Visibility during a fire is significantly reduced due to the presence of smoke, its density, and its color. This results in longer evacuation times and therefore longer exposure to toxic gases. Smoke density must not exceed a value that will not allow you to move at a speed of 0.3 m/s. This is the minimum value that allows repositioning in the dark. Evacuation is difficult when the visibility is below 4 m [11].

The average temperature in the product combustion zone may exceed 1000 °C. The constant impact of high temperature on the human body leads to disturbances in body temperature. Increasing to 39 °C may result in loss of consciousness. However, exceeding 43 °C causes heat stroke. The lower temperature limit that still allows evacuation is 60–70 °C. At this temperature, burns occur after about 1 s. The upper-temperature limit is 180 °C. A person who is exposed to a temperature of 180 °C reaches the pain threshold after about 30 s [11,12].
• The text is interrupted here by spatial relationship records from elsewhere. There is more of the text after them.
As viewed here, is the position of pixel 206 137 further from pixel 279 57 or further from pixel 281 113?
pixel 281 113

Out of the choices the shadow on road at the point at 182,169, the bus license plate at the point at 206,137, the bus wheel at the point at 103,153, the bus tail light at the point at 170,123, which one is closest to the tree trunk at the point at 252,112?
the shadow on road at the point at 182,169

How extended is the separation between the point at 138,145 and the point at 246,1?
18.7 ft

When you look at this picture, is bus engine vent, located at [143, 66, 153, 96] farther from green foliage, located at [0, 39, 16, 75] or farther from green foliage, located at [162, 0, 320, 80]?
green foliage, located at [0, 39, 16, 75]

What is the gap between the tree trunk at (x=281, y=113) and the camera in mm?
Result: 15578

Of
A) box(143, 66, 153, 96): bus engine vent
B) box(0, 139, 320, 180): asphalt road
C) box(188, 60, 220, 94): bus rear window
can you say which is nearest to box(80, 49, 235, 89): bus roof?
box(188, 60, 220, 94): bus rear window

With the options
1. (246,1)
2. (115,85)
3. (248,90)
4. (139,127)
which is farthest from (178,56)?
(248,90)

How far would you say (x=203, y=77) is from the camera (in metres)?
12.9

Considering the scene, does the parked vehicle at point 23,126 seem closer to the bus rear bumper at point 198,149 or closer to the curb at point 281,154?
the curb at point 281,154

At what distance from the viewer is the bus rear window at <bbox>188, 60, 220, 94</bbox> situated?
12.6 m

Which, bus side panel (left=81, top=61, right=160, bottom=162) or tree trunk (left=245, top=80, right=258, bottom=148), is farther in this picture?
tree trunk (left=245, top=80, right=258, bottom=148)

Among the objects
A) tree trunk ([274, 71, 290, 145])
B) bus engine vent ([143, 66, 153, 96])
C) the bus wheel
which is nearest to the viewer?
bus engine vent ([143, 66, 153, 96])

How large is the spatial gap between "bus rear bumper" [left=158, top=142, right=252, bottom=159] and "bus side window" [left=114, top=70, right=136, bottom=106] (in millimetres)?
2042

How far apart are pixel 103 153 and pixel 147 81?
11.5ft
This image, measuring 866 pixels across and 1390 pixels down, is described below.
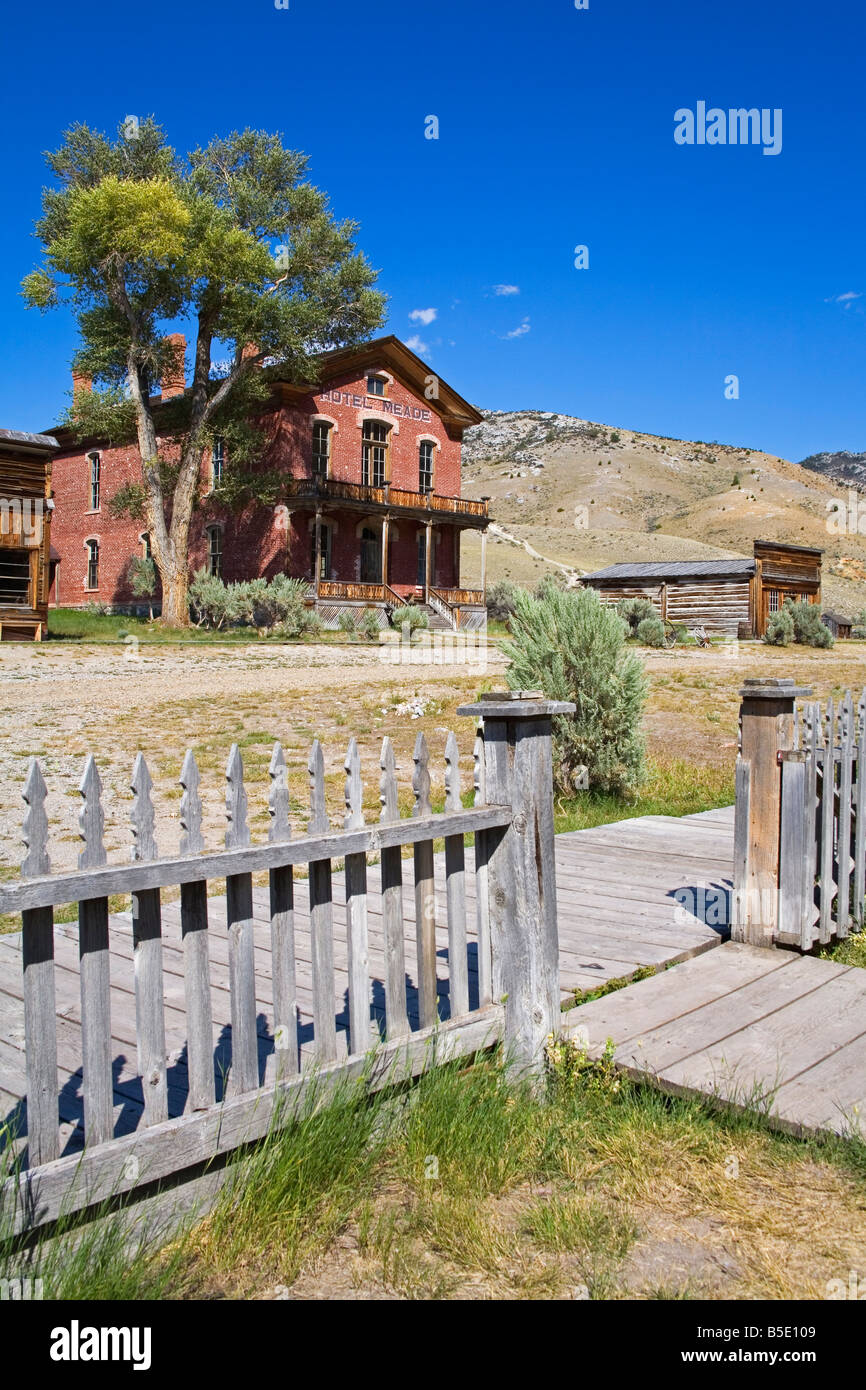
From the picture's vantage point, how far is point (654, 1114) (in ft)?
9.78

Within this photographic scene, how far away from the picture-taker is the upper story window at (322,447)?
112 feet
Verification of the quality of operation of the adopted technical solutions can be performed experimentally or using programs from the computational fluid dynamics (CFD) group. Currently, programs are used that implement at least three basic turbulence models: direct numerical simulation (DNS), Reynolds Navier–Stokes averaged simulation (RANS), and large eddy simulation (LES) [13]. Among the many widely recognized and used programs or software packages, Ansys Fluent [14], OpenFoam [15], PHOENICS [16], and Fire Dynamics Simulator (FDS) [17], dedicated to the calculation of the safety condition in the event of a fire, can be mentioned.

Reliable, experimentally verified numerical simulations significantly expanded the possibilities of research. The published results of scientific research related to ensuring safety during the evacuation of people from the endangered area concern both metro stations, mainly platforms, or present safety issues in tunnels.

Interesting from the point of view of the issues presented here, the research methodology relates to human safety and includes the study of smoke spread and the determination of temperature and speed fields.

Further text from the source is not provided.